Retinal Image Formation : This requires four basic processes (1) refraction of light rays, (2) accommodation of the lens. (3) constriction of pupil and (4) convergence of eyes. Light rays entering the eye from the air are refracted at the anterior surface of the cornea, posterior surface of the cornea, anterior surface of the lens and posterior surface of the lens. The degree of refraction that takes place at each surface is very precise and such that rays fall at the fovea centralis.
The lens of the eye is biconvex. Furthermore, it has the unique ability to change the focussing power of the eye by becoming moderately curved at one moment and greatly curved the next. This change in curvature of lens known as accommodation. In far vision, the ciliary muscle is relaxed and the lens is flattened. In near vision, the ciliary muscle contracts pulling the ciliary process and choroid forward towards the lens. This causes shortening, thickening and bulging of the lens and thereby increasing the curvatures. Constriction of pupil occurs in response to light reflex involving autonomic nervous system and it is purely the function of smooth muscles of iris i.e. constrictor or circular muscles of iris.
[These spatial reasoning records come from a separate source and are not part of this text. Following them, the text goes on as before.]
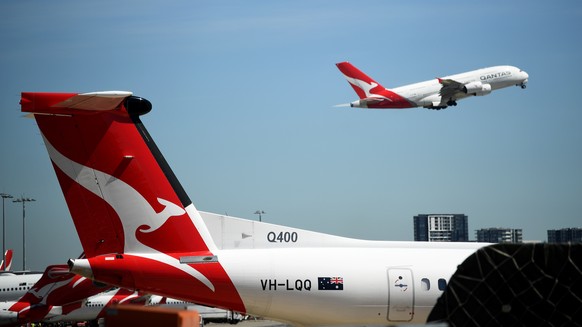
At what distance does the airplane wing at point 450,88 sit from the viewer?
60531mm

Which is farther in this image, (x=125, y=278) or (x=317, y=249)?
(x=317, y=249)

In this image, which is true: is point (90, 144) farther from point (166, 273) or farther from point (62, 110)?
point (166, 273)

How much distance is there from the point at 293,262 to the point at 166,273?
2.38 metres

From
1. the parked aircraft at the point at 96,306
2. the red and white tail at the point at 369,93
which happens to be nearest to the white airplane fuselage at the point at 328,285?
the parked aircraft at the point at 96,306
Human eyes are such that they focus on only one set of the object (single binocular vision). This type of vision is possible due to the phenomenon called convergence. Convergence refers to the medial movement of two eye-balls so that they are directed towards the object being viewed. Convergence is the function of the voluntary muscles attached to the outside of the eye-ball called the extrinsic eye muscles. These are superior rectus, inferior rectus, medial rectus, lateral rectus, superior oblique and inferior oblique.
Stimulation of Photoreceptors : After the formation of image on the Retina, it is converted into nerve impulses. The steps involved in the generation of nerve potentials are activation of rhodopsin and/or iodopsin of rods and cones respectively. Hyperpolarization occurs as a result of activation of these pigments in response to light. These impulses are then passed through optic nerve to the thalamus. Here the fibres synapse with other neurons whose axons pass to the visual areas of the cerebral Cortex located in the occipital lobe.